Number one: it looked like he had a wound in the back of his head, with black stuff oozing out of his head. I pointed this out and said that I could not buy him, because he was defective. Lots of men were there that day, and everyone burst out laughing at my ignorance.
Apparently, all camels have a gland on the back of their heads that sweats oil.
Number two: it looked like its back legs crossed a bit too much at the knees, like a woman knitting or something. I pointed this out, and everyone started to burst out in laughter again! As I compared his walk with the other camels grazing that day, I realized that this is also perfectly normal.
I don’t know very much about camels. But through this process, I am learning.
I watched my camel walk around, then asked to see a younger one do the same, one that outwardly looked like it was in better shape. When they were both kneeling on the ground, they both seemed to be the same height, but the legs of the younger one were longer and thinner, which struck me as less capable of carrying a load than the camel that was for sale.
My girls wanted me to name our camel “Buzz Lightyear“… but because it was clearly marked on his neck, I named him “99”.

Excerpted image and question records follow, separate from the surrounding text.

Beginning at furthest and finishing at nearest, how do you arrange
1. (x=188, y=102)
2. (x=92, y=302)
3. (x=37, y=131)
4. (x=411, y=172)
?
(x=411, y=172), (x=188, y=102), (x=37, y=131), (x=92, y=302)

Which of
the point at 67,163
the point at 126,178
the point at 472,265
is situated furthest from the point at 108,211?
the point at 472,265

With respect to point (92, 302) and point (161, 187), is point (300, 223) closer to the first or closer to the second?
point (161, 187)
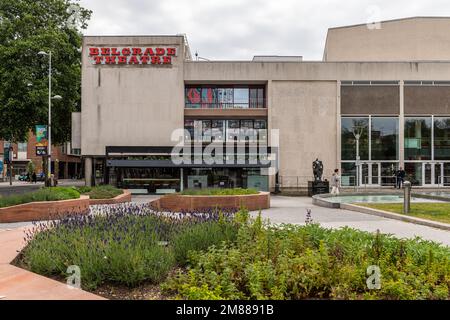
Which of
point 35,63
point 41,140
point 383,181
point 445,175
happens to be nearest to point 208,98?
point 41,140

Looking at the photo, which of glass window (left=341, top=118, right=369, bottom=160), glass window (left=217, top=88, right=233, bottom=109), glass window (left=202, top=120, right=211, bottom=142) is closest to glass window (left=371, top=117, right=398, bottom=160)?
glass window (left=341, top=118, right=369, bottom=160)

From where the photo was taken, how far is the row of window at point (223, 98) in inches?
1455

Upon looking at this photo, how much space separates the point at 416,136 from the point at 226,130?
1817cm

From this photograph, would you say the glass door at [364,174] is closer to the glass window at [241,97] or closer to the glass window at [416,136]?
the glass window at [416,136]

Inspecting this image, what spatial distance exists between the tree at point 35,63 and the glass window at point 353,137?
26.6 metres

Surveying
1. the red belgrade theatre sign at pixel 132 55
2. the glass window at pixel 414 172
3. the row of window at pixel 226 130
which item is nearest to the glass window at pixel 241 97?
the row of window at pixel 226 130

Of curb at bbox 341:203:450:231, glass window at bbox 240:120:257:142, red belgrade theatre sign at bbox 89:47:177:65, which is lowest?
curb at bbox 341:203:450:231

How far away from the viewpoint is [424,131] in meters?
36.5

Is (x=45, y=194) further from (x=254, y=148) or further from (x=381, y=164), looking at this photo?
(x=381, y=164)

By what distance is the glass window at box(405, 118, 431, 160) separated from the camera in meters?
36.4

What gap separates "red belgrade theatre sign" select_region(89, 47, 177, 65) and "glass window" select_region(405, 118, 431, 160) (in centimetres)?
2330

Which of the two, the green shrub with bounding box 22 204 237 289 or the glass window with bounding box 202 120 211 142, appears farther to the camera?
the glass window with bounding box 202 120 211 142

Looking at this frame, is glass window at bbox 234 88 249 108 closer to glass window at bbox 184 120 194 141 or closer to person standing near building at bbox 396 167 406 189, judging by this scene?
glass window at bbox 184 120 194 141

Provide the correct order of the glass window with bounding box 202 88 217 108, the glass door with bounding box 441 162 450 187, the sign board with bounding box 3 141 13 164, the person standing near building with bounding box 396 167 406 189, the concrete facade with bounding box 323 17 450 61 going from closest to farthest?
the person standing near building with bounding box 396 167 406 189 < the glass door with bounding box 441 162 450 187 < the glass window with bounding box 202 88 217 108 < the concrete facade with bounding box 323 17 450 61 < the sign board with bounding box 3 141 13 164
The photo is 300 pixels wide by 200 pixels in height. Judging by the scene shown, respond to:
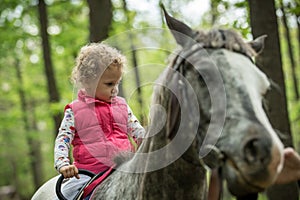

3. Owning a camel connects us with our host culture
After settling on which camel I was going to buy, I paid the amount still outstanding, which was only 15,000 CFA ($30). I was then given an intensive course in camel saddles, about all the pieces involved and why each one is important.
When setting up the camel saddle, you put the four leather pillows against the camel’s skin. The wooden frame holds them in place. You then wrap the leather strap around the wooden frame and under his body, pulling tightly. Leather saddles are placed on each side of the hump by hanging them on the wooden posts on the saddle frame. Our bedding goes on top of the wooden frame, after which you put on the “floor mat” and the bridle.
As is typical in this kind of transaction, I did not have enough money with me. I only had half of what was needed for all the accessories. So when I would come back to the village next time, we would complete our payment for them, and begin making trips to distant villages.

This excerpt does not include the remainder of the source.